** Start of Input rows **

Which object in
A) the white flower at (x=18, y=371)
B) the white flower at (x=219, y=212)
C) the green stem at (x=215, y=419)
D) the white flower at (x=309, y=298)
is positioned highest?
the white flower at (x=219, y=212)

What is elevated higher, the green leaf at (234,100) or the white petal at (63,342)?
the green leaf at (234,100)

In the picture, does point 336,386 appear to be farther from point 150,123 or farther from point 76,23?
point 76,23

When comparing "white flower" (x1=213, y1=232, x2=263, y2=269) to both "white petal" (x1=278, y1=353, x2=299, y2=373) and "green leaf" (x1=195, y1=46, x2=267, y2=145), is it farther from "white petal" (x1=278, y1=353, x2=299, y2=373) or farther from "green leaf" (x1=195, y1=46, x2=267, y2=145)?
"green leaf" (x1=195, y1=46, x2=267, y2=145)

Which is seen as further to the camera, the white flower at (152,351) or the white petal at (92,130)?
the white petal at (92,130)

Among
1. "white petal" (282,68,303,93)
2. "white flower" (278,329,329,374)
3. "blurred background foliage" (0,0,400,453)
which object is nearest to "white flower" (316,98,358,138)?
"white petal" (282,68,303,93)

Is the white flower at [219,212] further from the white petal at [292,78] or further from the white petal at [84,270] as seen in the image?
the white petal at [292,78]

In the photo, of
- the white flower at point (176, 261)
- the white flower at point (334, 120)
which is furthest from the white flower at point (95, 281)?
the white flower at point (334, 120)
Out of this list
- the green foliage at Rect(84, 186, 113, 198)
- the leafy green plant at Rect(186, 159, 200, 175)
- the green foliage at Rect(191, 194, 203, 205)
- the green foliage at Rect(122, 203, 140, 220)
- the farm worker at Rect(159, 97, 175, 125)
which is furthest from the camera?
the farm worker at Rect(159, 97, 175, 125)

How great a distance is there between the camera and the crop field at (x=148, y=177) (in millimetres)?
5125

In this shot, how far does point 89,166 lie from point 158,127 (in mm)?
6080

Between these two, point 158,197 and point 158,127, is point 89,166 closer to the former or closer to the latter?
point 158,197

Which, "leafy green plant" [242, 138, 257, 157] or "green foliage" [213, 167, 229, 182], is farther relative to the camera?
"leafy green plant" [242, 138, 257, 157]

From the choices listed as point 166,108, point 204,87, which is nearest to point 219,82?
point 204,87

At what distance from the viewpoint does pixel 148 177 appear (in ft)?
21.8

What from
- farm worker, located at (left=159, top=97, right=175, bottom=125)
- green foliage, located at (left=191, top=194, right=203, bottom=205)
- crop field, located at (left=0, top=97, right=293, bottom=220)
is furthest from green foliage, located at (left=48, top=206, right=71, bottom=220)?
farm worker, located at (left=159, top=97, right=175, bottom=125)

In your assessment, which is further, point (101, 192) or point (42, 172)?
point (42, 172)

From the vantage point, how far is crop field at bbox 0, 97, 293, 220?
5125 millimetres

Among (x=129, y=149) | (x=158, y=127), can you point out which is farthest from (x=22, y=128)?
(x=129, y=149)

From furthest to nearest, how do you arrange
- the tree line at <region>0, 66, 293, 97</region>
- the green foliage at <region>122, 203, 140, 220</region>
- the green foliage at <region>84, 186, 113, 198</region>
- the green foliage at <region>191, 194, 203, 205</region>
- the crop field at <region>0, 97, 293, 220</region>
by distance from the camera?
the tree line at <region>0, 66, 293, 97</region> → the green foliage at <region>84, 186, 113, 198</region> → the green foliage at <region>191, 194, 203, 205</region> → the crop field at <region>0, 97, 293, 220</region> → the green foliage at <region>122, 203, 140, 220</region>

** End of Input rows **

Problem statement -
Reproduce each record exactly, leaving nothing out.

Output for this exercise -
Which object in
A) the white flower at (x=18, y=371)
B) the white flower at (x=219, y=212)
C) the green stem at (x=215, y=419)
D) the white flower at (x=309, y=298)
is positioned highest?
the white flower at (x=219, y=212)

What is elevated higher, the green leaf at (234,100) or the white petal at (63,342)?
the green leaf at (234,100)

In the picture, does point 336,386 appear to be farther from point 150,123 or farther from point 76,23?
point 76,23

When comparing "white flower" (x1=213, y1=232, x2=263, y2=269) to both "white petal" (x1=278, y1=353, x2=299, y2=373) and "green leaf" (x1=195, y1=46, x2=267, y2=145), is it farther from "white petal" (x1=278, y1=353, x2=299, y2=373) or farther from "green leaf" (x1=195, y1=46, x2=267, y2=145)?
"green leaf" (x1=195, y1=46, x2=267, y2=145)

Which is seen as further to the camera, the white flower at (152,351) or the white petal at (92,130)?
the white petal at (92,130)

Among
1. "white petal" (282,68,303,93)
2. "white flower" (278,329,329,374)
3. "blurred background foliage" (0,0,400,453)
which object is nearest to "white flower" (316,98,358,138)?
"white petal" (282,68,303,93)

Is the white flower at [219,212] further from the white petal at [292,78] or further from the white petal at [84,270] as seen in the image?
the white petal at [292,78]

In the photo, of
- the white flower at point (176, 261)
- the white flower at point (334, 120)
which is furthest from the white flower at point (95, 281)?
the white flower at point (334, 120)
Out of this list
- the green foliage at Rect(84, 186, 113, 198)
- the leafy green plant at Rect(186, 159, 200, 175)
- the green foliage at Rect(191, 194, 203, 205)
- the green foliage at Rect(122, 203, 140, 220)
- the farm worker at Rect(159, 97, 175, 125)
which is furthest from the camera?
the farm worker at Rect(159, 97, 175, 125)

How great a distance is there between the camera and the crop field at (x=148, y=177) (in millimetres)?
5125

In this shot, how far does point 89,166 lie from point 158,127 (in mm)?
6080

Between these two, point 158,197 and point 158,127, is point 89,166 closer to the former or closer to the latter?
point 158,197

Which, "leafy green plant" [242, 138, 257, 157] or "green foliage" [213, 167, 229, 182], is farther relative to the camera?
"leafy green plant" [242, 138, 257, 157]

From the choices listed as point 166,108, point 204,87, which is nearest to point 219,82?
point 204,87

At what distance from the viewpoint does pixel 148 177 appear (in ft)?
21.8

What from
- farm worker, located at (left=159, top=97, right=175, bottom=125)
- green foliage, located at (left=191, top=194, right=203, bottom=205)
- crop field, located at (left=0, top=97, right=293, bottom=220)
is furthest from green foliage, located at (left=48, top=206, right=71, bottom=220)?
farm worker, located at (left=159, top=97, right=175, bottom=125)

In your assessment, which is further, point (101, 192) or point (42, 172)?
point (42, 172)

From the vantage point, how far is crop field at bbox 0, 97, 293, 220?
5125 millimetres

Among (x=129, y=149) | (x=158, y=127), can you point out which is farthest from (x=22, y=128)?
(x=129, y=149)

From furthest to nearest, how do you arrange
- the tree line at <region>0, 66, 293, 97</region>
- the green foliage at <region>122, 203, 140, 220</region>
- the green foliage at <region>84, 186, 113, 198</region>
- the green foliage at <region>191, 194, 203, 205</region>
- the crop field at <region>0, 97, 293, 220</region>
by distance from the camera?
the tree line at <region>0, 66, 293, 97</region> → the green foliage at <region>84, 186, 113, 198</region> → the green foliage at <region>191, 194, 203, 205</region> → the crop field at <region>0, 97, 293, 220</region> → the green foliage at <region>122, 203, 140, 220</region>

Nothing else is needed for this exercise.